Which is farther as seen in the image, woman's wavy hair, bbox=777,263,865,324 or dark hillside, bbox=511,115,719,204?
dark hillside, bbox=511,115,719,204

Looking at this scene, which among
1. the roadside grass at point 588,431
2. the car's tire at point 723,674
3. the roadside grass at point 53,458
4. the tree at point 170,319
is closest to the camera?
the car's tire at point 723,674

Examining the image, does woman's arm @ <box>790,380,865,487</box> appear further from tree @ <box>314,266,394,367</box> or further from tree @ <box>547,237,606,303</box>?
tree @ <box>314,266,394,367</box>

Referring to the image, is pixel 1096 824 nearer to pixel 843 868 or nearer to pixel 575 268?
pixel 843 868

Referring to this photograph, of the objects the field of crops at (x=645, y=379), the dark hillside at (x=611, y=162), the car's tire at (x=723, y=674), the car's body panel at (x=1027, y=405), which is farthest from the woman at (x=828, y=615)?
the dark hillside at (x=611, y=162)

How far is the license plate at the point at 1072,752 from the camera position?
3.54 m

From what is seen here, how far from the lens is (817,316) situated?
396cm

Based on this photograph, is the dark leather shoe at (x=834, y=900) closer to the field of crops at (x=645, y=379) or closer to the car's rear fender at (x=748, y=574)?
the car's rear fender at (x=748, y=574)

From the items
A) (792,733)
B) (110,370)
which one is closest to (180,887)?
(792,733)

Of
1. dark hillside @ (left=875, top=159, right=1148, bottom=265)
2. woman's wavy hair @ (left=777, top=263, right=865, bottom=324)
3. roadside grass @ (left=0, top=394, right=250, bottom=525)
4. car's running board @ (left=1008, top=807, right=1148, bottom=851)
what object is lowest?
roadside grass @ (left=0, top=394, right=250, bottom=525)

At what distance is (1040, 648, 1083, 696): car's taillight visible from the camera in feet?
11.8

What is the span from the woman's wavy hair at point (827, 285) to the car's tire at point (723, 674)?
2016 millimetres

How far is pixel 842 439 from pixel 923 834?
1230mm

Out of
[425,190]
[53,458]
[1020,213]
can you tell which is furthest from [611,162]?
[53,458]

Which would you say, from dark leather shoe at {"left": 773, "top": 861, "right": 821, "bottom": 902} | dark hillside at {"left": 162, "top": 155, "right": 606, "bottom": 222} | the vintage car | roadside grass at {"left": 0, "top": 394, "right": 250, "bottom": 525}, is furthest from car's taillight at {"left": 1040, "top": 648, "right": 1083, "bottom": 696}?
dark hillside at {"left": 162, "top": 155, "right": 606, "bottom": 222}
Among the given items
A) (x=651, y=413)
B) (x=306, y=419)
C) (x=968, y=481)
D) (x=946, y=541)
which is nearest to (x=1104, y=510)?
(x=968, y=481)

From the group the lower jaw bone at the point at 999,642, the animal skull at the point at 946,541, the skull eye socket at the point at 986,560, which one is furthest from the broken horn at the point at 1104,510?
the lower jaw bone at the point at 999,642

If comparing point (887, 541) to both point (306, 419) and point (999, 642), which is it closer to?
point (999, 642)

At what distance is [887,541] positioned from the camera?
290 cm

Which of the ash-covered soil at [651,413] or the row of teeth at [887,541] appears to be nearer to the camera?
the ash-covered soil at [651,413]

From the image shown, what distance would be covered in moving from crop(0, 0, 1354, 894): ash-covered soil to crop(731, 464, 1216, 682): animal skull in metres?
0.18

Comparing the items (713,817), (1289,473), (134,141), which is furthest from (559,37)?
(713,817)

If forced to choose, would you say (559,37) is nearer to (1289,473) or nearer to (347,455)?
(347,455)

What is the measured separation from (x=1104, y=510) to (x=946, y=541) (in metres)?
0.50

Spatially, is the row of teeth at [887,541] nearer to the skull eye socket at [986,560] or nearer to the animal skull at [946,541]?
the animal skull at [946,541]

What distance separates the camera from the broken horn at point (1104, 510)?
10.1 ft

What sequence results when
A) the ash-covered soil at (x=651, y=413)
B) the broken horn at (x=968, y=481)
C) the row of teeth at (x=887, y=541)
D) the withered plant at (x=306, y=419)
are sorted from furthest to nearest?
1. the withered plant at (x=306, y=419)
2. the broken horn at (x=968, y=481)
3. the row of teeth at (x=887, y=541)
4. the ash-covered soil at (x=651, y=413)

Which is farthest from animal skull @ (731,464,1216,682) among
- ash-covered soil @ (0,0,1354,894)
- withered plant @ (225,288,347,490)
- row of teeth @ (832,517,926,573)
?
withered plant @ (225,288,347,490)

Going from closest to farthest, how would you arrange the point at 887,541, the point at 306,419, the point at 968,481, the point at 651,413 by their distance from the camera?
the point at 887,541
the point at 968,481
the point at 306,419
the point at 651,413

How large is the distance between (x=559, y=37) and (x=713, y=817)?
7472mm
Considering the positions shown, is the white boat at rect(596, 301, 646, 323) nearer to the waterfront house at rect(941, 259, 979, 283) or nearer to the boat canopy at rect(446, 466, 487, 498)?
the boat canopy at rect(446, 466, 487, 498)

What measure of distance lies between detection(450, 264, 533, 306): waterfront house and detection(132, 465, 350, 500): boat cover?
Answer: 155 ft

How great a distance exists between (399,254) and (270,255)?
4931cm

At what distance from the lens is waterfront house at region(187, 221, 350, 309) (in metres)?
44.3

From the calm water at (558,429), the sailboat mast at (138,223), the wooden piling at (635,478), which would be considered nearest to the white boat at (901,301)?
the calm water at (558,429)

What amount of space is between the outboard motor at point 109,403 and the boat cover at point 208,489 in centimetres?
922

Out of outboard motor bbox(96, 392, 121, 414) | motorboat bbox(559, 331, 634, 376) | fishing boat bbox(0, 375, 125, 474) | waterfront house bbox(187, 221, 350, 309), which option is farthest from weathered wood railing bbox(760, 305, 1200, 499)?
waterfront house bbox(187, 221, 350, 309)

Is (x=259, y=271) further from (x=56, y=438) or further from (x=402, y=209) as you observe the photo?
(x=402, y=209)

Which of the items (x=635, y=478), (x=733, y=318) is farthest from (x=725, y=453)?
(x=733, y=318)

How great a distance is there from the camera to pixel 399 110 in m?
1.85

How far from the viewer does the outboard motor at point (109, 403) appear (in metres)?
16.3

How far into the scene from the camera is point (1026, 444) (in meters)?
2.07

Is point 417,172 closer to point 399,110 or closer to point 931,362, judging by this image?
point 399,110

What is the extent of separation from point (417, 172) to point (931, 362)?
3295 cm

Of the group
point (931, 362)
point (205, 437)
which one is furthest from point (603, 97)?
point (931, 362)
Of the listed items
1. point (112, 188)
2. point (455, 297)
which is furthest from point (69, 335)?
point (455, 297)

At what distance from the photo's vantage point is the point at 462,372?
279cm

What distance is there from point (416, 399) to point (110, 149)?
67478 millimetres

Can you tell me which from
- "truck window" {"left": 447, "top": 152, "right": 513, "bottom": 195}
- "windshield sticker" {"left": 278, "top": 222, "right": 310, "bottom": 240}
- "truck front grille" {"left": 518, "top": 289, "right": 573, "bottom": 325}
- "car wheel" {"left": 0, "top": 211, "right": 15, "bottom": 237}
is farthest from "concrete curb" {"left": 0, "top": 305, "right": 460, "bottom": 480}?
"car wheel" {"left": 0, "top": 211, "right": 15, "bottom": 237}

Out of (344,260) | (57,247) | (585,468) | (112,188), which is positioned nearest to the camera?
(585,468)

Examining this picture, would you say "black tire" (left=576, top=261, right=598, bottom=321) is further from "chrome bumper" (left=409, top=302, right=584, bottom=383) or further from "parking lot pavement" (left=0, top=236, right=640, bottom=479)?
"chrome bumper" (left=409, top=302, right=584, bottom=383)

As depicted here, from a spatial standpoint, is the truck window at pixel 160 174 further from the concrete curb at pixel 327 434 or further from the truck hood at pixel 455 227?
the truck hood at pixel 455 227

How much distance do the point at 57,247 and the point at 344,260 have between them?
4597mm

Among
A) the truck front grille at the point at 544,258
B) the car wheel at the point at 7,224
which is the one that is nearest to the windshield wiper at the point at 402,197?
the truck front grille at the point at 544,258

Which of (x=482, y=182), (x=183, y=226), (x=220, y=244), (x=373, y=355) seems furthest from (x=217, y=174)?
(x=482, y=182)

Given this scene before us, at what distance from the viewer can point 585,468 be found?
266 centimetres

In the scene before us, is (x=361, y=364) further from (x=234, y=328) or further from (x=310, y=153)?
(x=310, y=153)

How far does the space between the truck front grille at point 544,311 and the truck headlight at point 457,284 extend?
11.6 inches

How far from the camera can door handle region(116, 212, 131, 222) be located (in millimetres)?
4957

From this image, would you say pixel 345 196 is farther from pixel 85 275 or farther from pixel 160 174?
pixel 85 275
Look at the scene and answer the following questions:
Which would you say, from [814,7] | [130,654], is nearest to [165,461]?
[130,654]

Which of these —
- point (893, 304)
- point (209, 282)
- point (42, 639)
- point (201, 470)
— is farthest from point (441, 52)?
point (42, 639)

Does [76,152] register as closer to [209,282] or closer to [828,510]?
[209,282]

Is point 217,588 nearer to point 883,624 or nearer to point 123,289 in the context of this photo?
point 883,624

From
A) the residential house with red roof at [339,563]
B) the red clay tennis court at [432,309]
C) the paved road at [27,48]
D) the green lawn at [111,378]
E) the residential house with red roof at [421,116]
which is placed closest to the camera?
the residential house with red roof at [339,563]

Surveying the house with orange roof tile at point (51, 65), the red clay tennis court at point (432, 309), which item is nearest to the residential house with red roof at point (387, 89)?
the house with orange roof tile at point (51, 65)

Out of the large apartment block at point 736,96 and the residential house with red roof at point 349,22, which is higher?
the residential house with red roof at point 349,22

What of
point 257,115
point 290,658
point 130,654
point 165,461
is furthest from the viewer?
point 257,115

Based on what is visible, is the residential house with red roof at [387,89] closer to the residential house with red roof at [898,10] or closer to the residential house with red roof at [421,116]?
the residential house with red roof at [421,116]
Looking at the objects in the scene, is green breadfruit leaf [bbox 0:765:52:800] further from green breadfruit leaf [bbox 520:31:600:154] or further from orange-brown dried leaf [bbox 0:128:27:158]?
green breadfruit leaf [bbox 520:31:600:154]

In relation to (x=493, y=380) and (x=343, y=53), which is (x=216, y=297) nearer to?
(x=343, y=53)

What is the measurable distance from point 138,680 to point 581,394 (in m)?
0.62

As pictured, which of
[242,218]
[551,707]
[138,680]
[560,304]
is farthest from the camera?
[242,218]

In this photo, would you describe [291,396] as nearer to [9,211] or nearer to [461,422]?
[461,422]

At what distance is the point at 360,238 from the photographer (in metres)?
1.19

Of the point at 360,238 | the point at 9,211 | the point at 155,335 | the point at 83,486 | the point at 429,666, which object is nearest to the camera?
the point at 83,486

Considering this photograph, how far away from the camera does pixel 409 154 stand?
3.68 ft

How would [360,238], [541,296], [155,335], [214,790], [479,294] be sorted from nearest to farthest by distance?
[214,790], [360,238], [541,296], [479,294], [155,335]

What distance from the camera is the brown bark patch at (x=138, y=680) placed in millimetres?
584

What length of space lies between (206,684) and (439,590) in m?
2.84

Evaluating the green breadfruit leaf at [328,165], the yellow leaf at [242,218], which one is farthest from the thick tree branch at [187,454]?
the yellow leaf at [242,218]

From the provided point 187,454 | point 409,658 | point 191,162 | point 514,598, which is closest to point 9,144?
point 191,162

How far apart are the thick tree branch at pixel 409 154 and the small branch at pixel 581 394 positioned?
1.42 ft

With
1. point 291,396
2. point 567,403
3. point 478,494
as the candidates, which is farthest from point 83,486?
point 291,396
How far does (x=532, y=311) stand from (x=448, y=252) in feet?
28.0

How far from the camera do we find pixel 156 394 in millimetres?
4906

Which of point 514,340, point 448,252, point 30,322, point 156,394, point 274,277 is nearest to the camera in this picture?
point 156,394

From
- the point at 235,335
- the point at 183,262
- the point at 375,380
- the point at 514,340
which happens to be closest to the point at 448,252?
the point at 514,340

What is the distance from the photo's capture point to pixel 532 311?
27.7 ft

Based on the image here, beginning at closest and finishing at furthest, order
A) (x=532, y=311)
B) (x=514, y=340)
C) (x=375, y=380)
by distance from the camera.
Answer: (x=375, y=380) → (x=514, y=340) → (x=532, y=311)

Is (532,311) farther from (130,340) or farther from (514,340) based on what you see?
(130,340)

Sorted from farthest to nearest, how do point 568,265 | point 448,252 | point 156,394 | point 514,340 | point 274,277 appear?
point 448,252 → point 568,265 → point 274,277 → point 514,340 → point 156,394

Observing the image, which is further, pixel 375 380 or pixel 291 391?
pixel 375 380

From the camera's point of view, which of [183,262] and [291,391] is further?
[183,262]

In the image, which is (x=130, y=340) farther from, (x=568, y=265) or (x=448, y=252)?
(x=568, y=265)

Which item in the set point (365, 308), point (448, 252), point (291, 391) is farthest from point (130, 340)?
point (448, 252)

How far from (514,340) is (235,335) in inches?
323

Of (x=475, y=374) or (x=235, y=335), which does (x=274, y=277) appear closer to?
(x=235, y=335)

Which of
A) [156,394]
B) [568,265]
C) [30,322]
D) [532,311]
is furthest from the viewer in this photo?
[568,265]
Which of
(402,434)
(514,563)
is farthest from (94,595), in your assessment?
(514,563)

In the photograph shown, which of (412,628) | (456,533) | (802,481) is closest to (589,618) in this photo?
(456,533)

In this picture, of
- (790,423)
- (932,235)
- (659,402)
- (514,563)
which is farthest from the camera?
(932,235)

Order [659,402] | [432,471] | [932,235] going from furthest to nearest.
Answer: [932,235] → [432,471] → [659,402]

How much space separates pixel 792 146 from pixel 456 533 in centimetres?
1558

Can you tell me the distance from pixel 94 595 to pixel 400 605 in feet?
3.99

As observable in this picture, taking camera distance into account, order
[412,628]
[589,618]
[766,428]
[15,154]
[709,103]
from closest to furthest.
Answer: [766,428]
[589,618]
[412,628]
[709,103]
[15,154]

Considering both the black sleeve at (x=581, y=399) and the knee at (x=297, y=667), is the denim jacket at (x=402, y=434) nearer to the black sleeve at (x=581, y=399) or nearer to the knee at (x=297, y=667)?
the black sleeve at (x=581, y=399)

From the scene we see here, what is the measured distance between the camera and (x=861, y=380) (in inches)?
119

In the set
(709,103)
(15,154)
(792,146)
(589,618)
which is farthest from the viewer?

================================

**Aim:** Render the data lines between the line containing "What distance separates" and the line containing "4. the ash-covered soil at (x=651, y=413)", inclusive, as a Markdown table with the columns Row and Data line. Number each line in the Row column and omit blank lines.

**Result below:**
| Row | Data line |
|---|---|
| 1 | What distance separates the camera from the broken horn at point (1104, 510)? |
| 2 | 10.1 ft |
| 3 | What sequence results when |
| 4 | A) the ash-covered soil at (x=651, y=413) |
| 5 | B) the broken horn at (x=968, y=481) |
| 6 | C) the row of teeth at (x=887, y=541) |
| 7 | D) the withered plant at (x=306, y=419) |
| 8 | are sorted from furthest to nearest? |
| 9 | 1. the withered plant at (x=306, y=419) |
| 10 | 2. the broken horn at (x=968, y=481) |
| 11 | 3. the row of teeth at (x=887, y=541) |
| 12 | 4. the ash-covered soil at (x=651, y=413) |